Start of Block

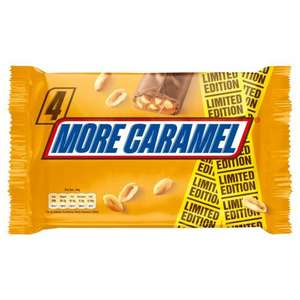 Snicker more Caramel 4 pack 50p Iceland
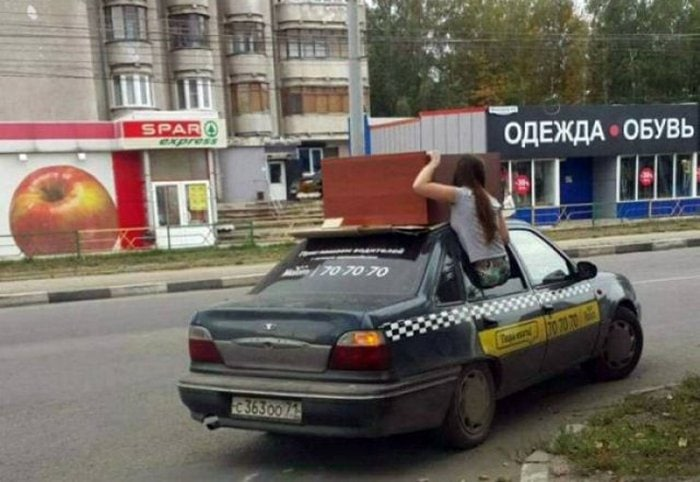 41 Welcome To Russia Photos That Will Make You Laugh-10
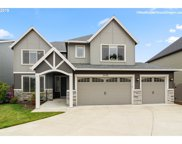 2436 SABLEWOOD  CT, Forest Grove image
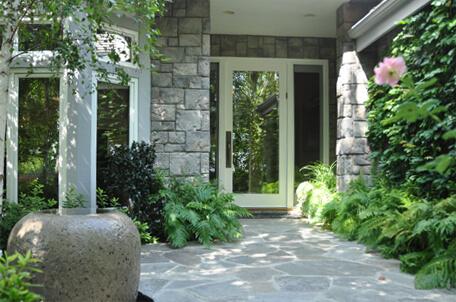 Tarzana Residence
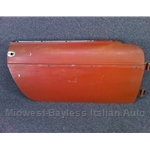 Door Shell Right (Fiat 1200, 1500 Cabriolet) - U8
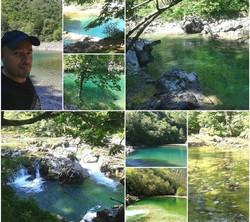 Fotos paisajes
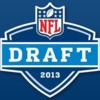 NCAA / NFL Draft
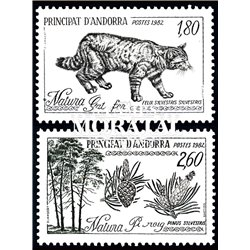 [24] 1982 French Andorra Sc  Wild Cat and Scots Pine  ** MNH Very Nice  (Scott)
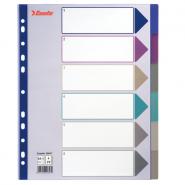 Separatoare A4 Maxi din plastic, 1-6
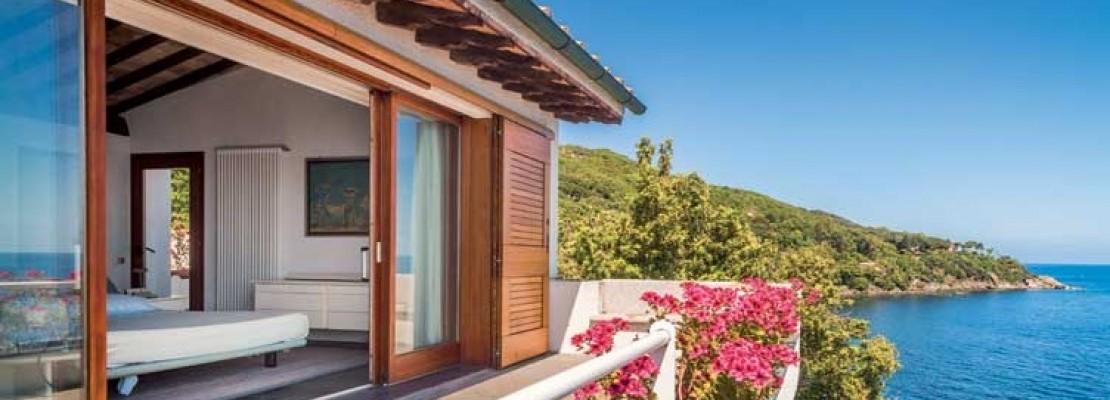 Ristrutturare casa al mare, consigli e costi -  Blog Edilnet
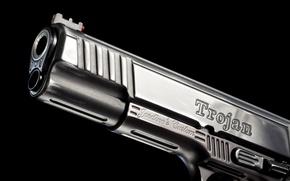 Картинка металл, пистолет, оружие, фон, ствол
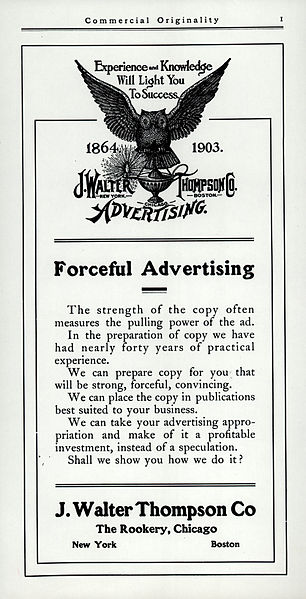 J._Walter_Thompson_Advertisement_1903.JPG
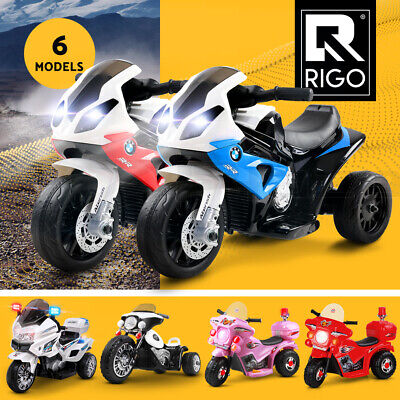 Rigo Kids Ride On Cars Motorcycle Motorbike Car Toy Electric Battery Powered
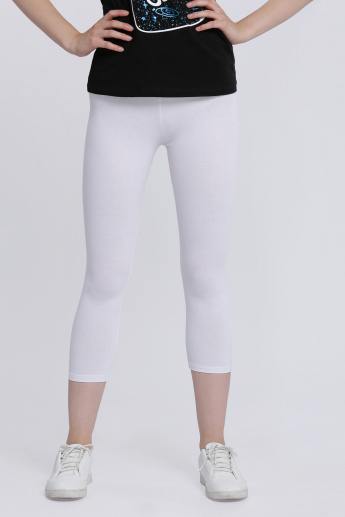 3/4 Length Leggings with Elasticised Waistband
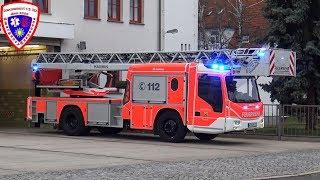 🚒 Neue DLA(K) 23/12 + KdoW Berufsfeuerwehr Gotha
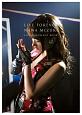 LIVE FOREVER NANA MIZUKI LIVE DOCUMENT BOOK<通常版>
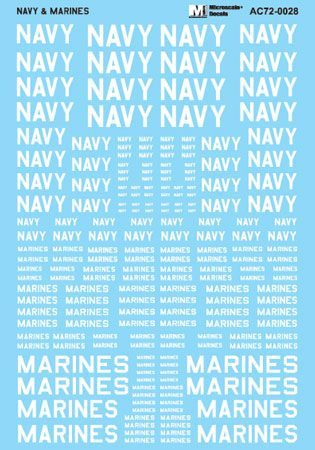 Microscale 1/72 Navy & Marines Assorted Size Lettering - White # MS72028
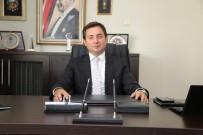İŞADAMLARI - Adana Mobilya Fuarı'na 12 Ülkeden Ziyaretçi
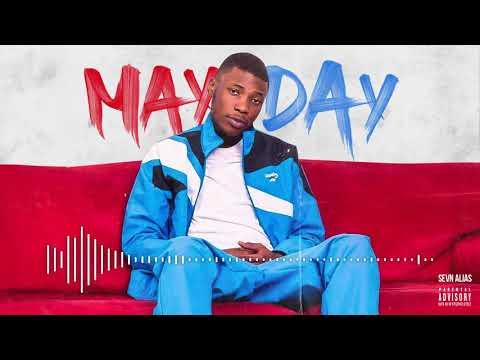 Sevn Alias - Mayday (Beats By Esko)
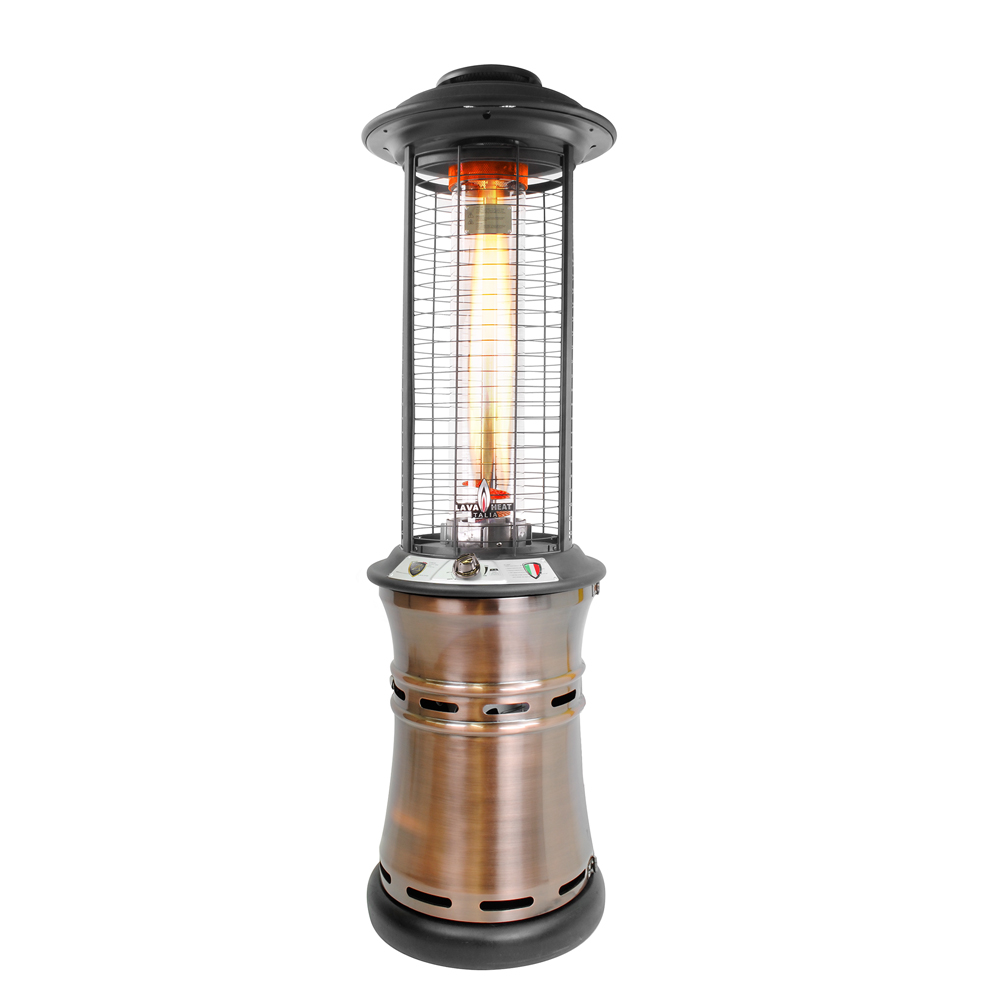 Italia Cylindrical Collapsible 6 Ft Commercial Flame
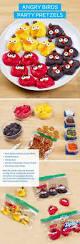 Where To Buy Candy Eyes Pumpkin Pretzels Candy Melts And Pretzels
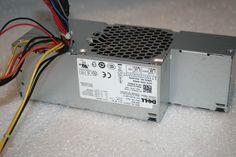 Dell Optiplex 760 780  Power Supply L235P-01 PS-5231-5DF-LF, SFF 235W #Dell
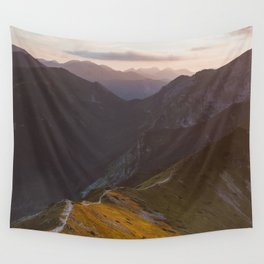 Before sunset - Landscape and Nature Photography Wall Tapestry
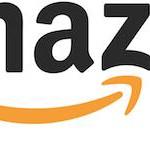 El magnífico Servicio de Atención al Cliente de Amazon y la garantía de sus productos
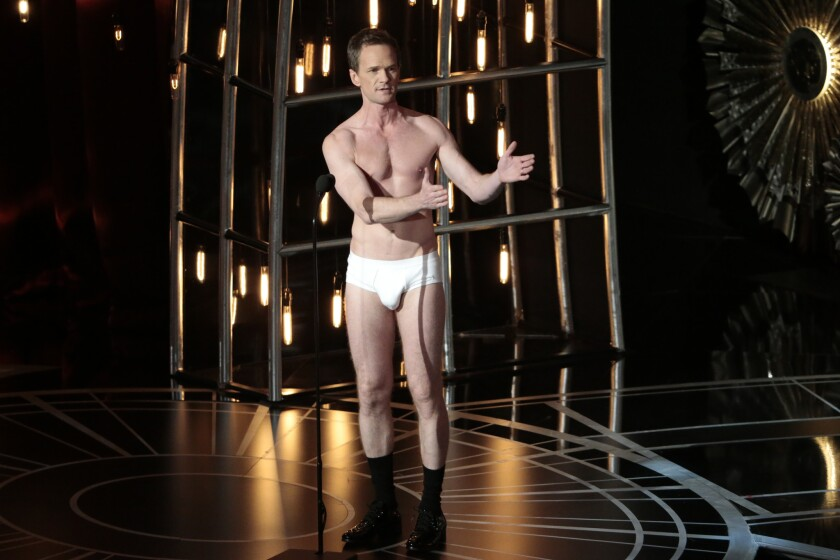 Host Neil Patrick Harris appears on stage in his underwear during the telecast of the 87th Academy Awards.
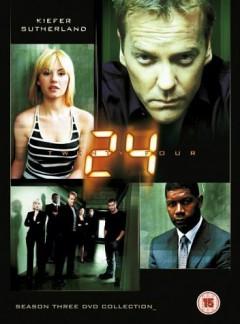 Tv Series - 24 Season 3
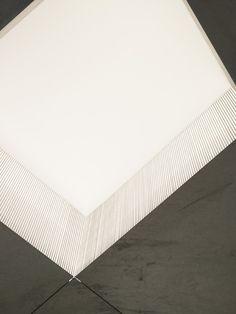 Aoki Jun Architects ●彡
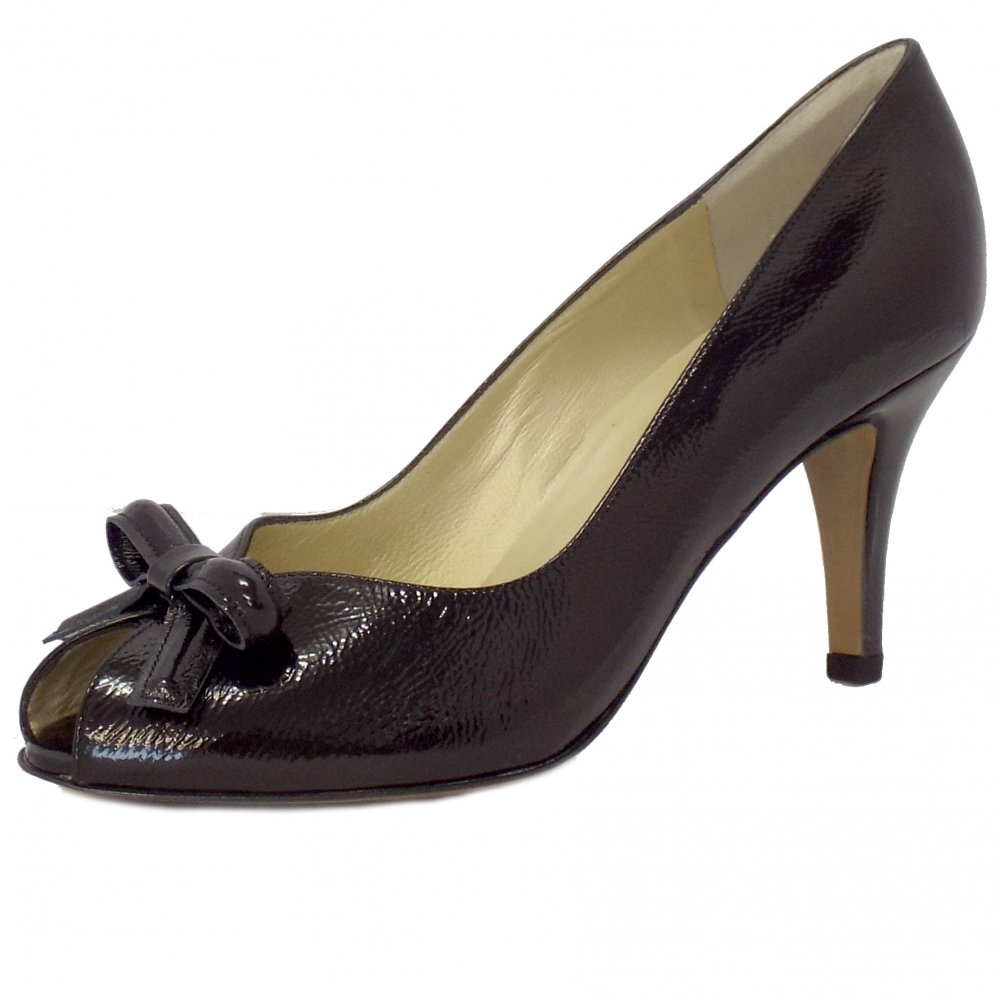 Peter Kaiser Suomi Ladies Peep Toe Shoes In Black Patent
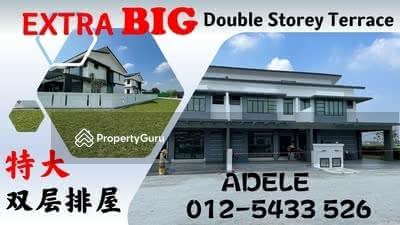 For Sale - Bukit Mertajam @ Desa Impian 2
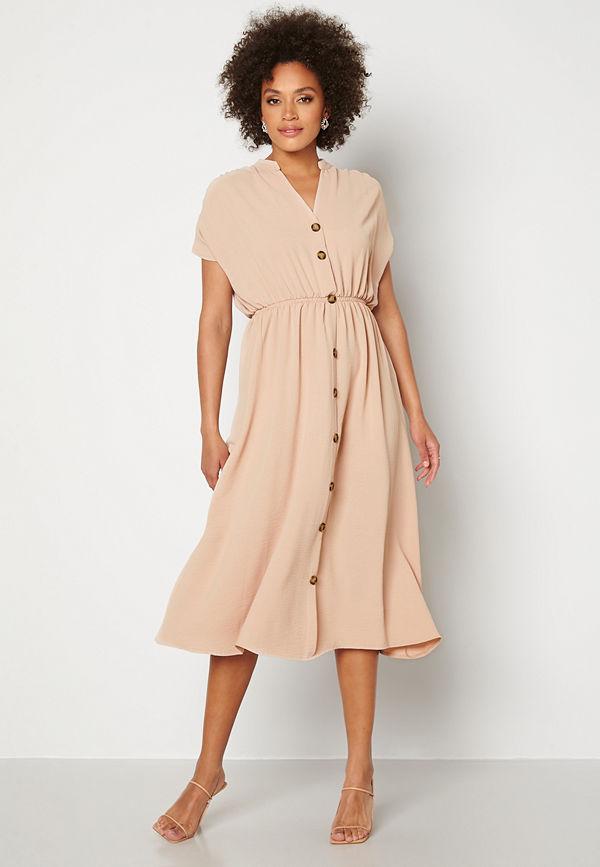 Trendyol Button Shirt Dress Tas/Stone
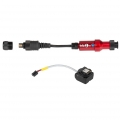 Ikelite DL2 DS Link Sony TTL Converter Ikelite ST1 Hotshoe Kit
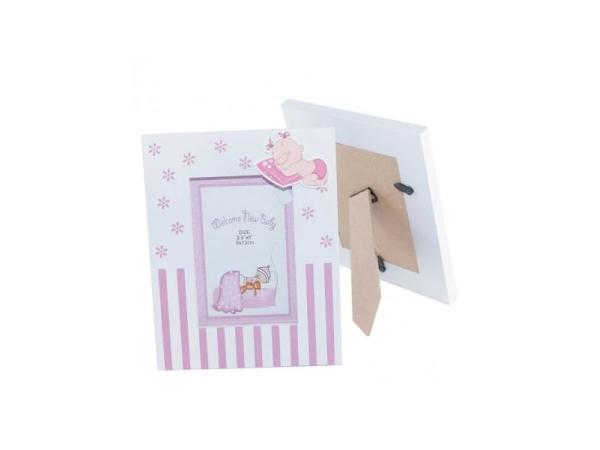Portafoto madera bebé rosa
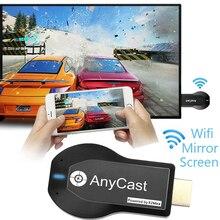 Anycast M2 زائد HDMI جهاز استقبال للتليفزيون دعم Miracast البث DLNA 2.4G اللاسلكية جهاز دونجل للعرض مزود بخاصية WiFi استقبال ل IOS الروبوت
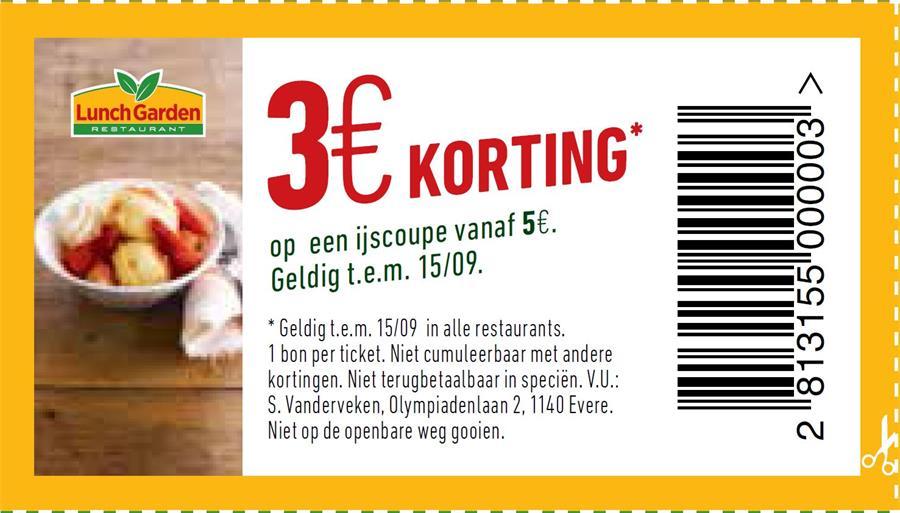 3€ korting op ijscoupe
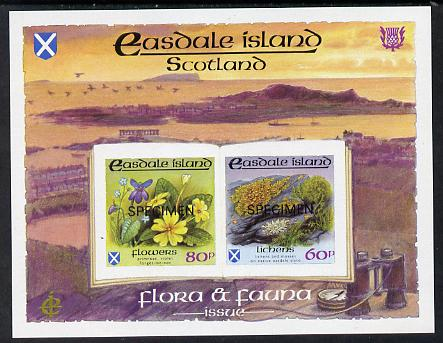 Easdale 1988 Flora & Fauna definitive imperf sheetlet containing 60p (Lichens) & 80p (Spring Flowers) overprinted SPECIMEN unmounted mint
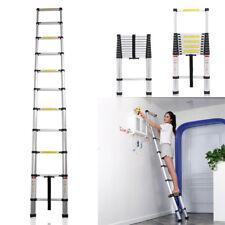 3.2M Multi Purpose Aluminium Telescopic Ladder Extension Extendable Step Silver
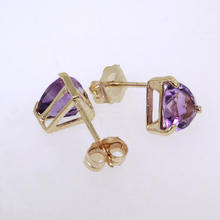 Charming Ladies 14K Yellow Gold Amethyst Stud Earrings Jewelry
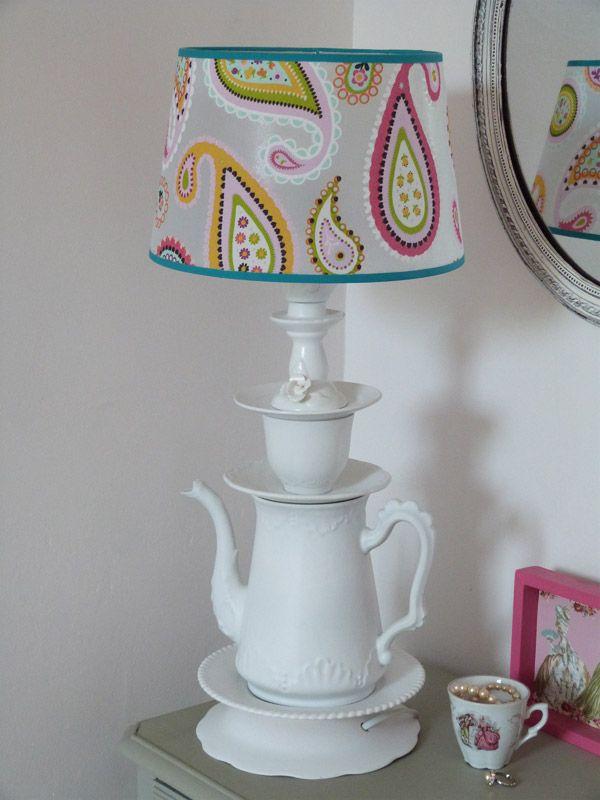 Lampe vaisselle « Couture et turbulences
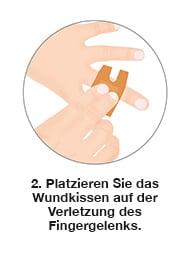 actiomedic-fingergelenkpflaster-03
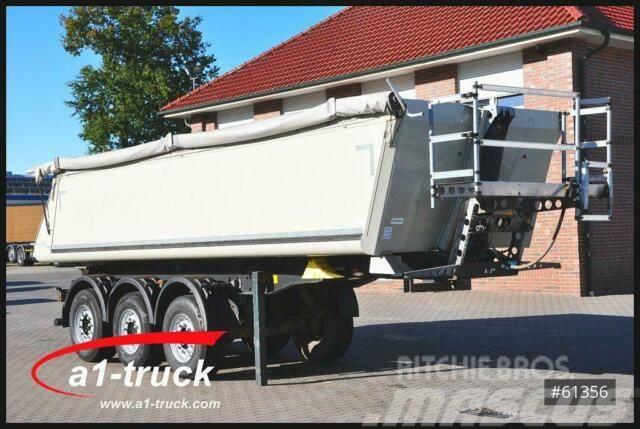 Schmitz Cargobull SKI 24 SL 7.2 Kipper, 24m³, TÜV 07/2021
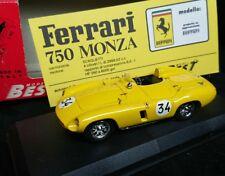 Bang Ferrari 750 Monza with wire wheels 1:43 scale MIB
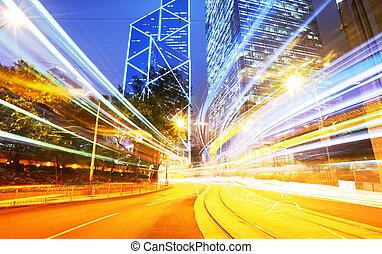 lumière, nuit, trafic, piste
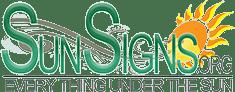 SunSigns.Org Logo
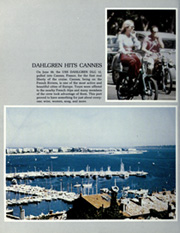 Page 14, 1974 Edition, Dahlgren (DLG 12) - Naval Cruise Book online yearbook collection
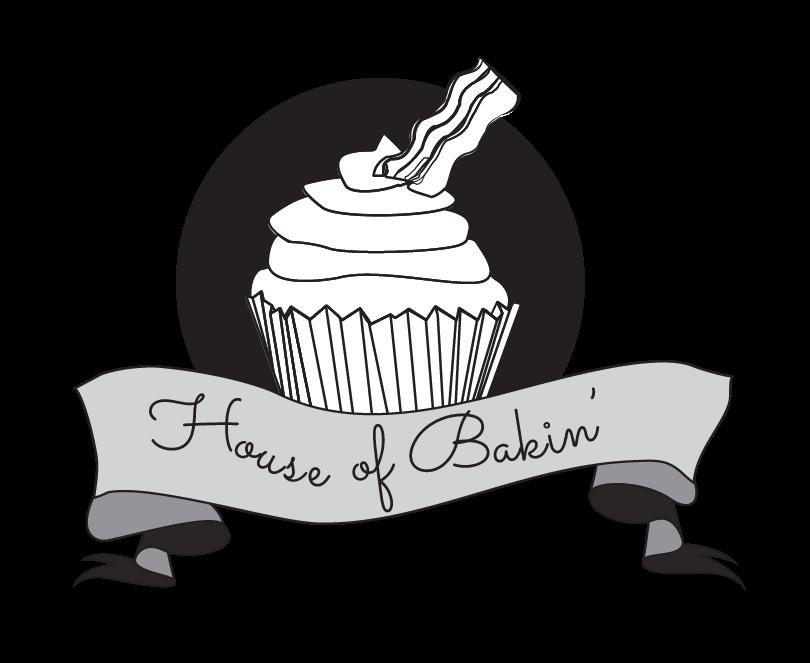 House of Bakin'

End of Block

ABOUT THIS EXERCISE:
Write out exactly the run of lines above that starts at the line containing "Tarzana Residence" and ends at the line containing "El magnífico Servicio". Include both, and leave the pictures out.

ANSWER FOR THIS EXERCISE:
 Tarzana Residence
 Door Shell Right (Fiat 1200, 1500 Cabriolet) - U8
 Fotos paisajes
 NCAA / NFL Draft
 [24] 1982 French Andorra Sc  Wild Cat and Scots Pine  ** MNH Very Nice  (Scott)
 Separatoare A4 Maxi din plastic, 1-6
 Ristrutturare casa al mare, consigli e costi -  Blog Edilnet
 Картинка металл, пистолет, оружие, фон, ствол
 J._Walter_Thompson_Advertisement_1903.JPG
 Rigo Kids Ride On Cars Motorcycle Motorbike Car Toy Electric Battery Powered
 3/4 Length Leggings with Elasticised Waistband
 🚒 Neue DLA(K) 23/12 + KdoW Berufsfeuerwehr Gotha
 LIVE FOREVER NANA MIZUKI LIVE DOCUMENT BOOK<通常版>
 Microscale 1/72 Navy & Marines Assorted Size Lettering - White # MS72028
İŞADAMLARI - Adana Mobilya Fuarı'na 12 Ülkeden Ziyaretçi
 Sevn Alias - Mayday (Beats By Esko)
 Italia Cylindrical Collapsible 6 Ft Commercial Flame
 Where To Buy Candy Eyes Pumpkin Pretzels Candy Melts And Pretzels
 Dell Optiplex 760 780  Power Supply L235P-01 PS-5231-5DF-LF, SFF 235W #Dell
 Before sunset - Landscape and Nature Photography Wall Tapestry
 El magnífico Servicio de Atención al Cliente de Amazon y la garantía de sus productos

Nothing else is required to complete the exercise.